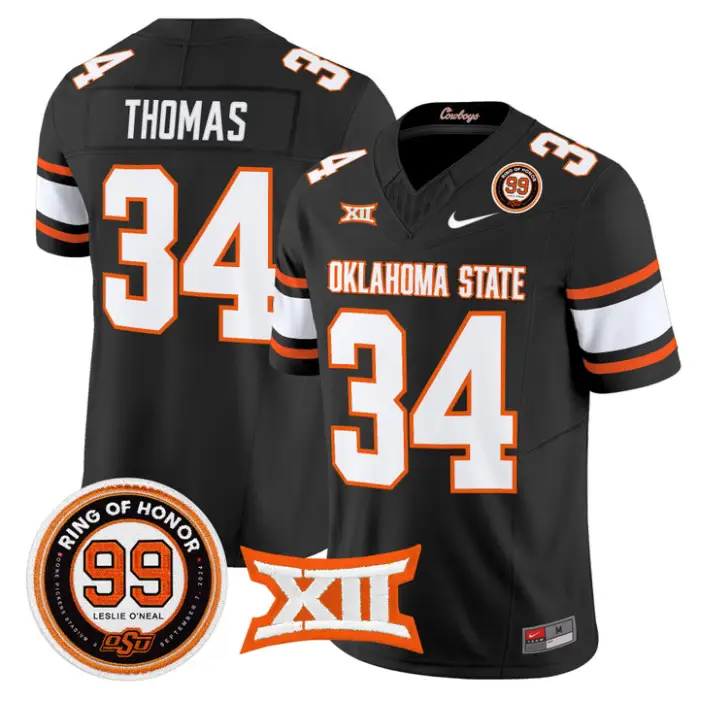 Thurman Thomas Jersey #34 Oklahoma State 2026 Leslie O'neal Stitched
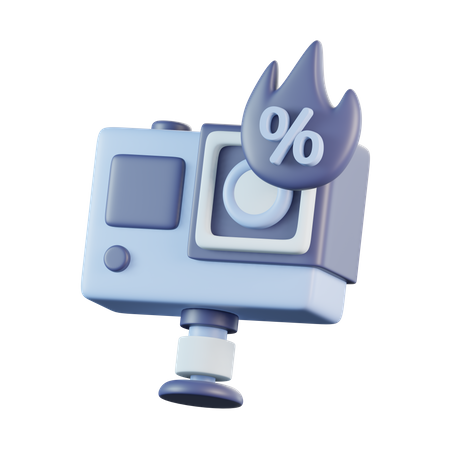 Action Cam Hot Ssale  3D Icon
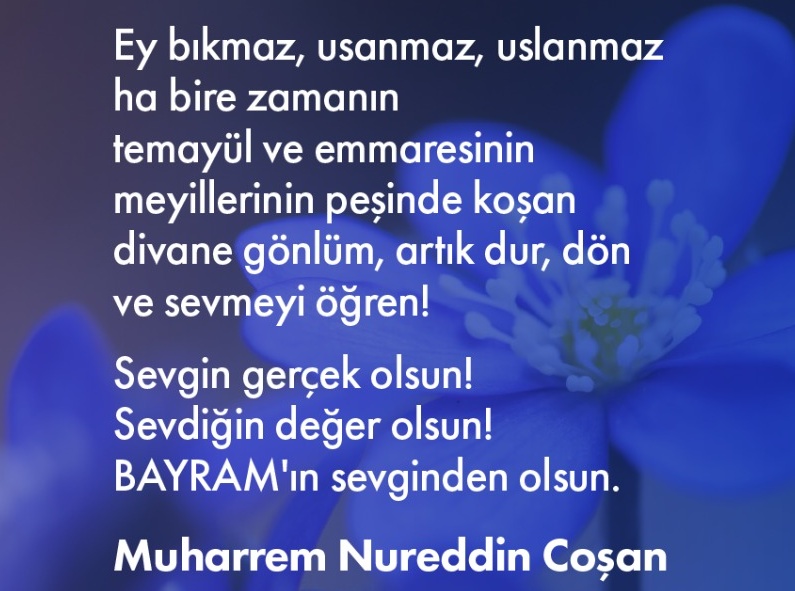 Kurban Bayramı Mesajı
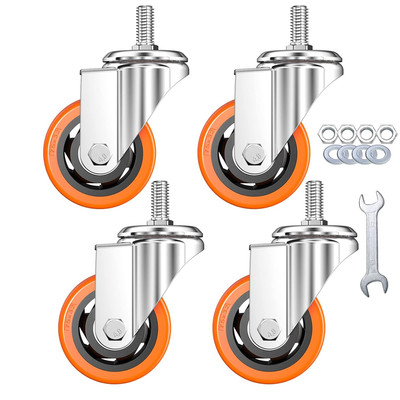 Stem Casters Heavy Duty Swivel Threaded Stem Caster Wheels with American Size 1/
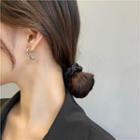 Alloy Hoop Earring 1 Pr - Silver - One Size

--*--

(Prompt): Copy every line of text in the data above character for character, and omit the pictures.

(Response area):
 Thurman Thomas Jersey #34 Oklahoma State 2026 Leslie O'neal Stitched
 Action Cam Hot Ssale  3D Icon
 Kurban Bayramı Mesajı
 Stem Casters Heavy Duty Swivel Threaded Stem Caster Wheels with American Size 1/
 Alloy Hoop Earring 1 Pr - Silver - One Size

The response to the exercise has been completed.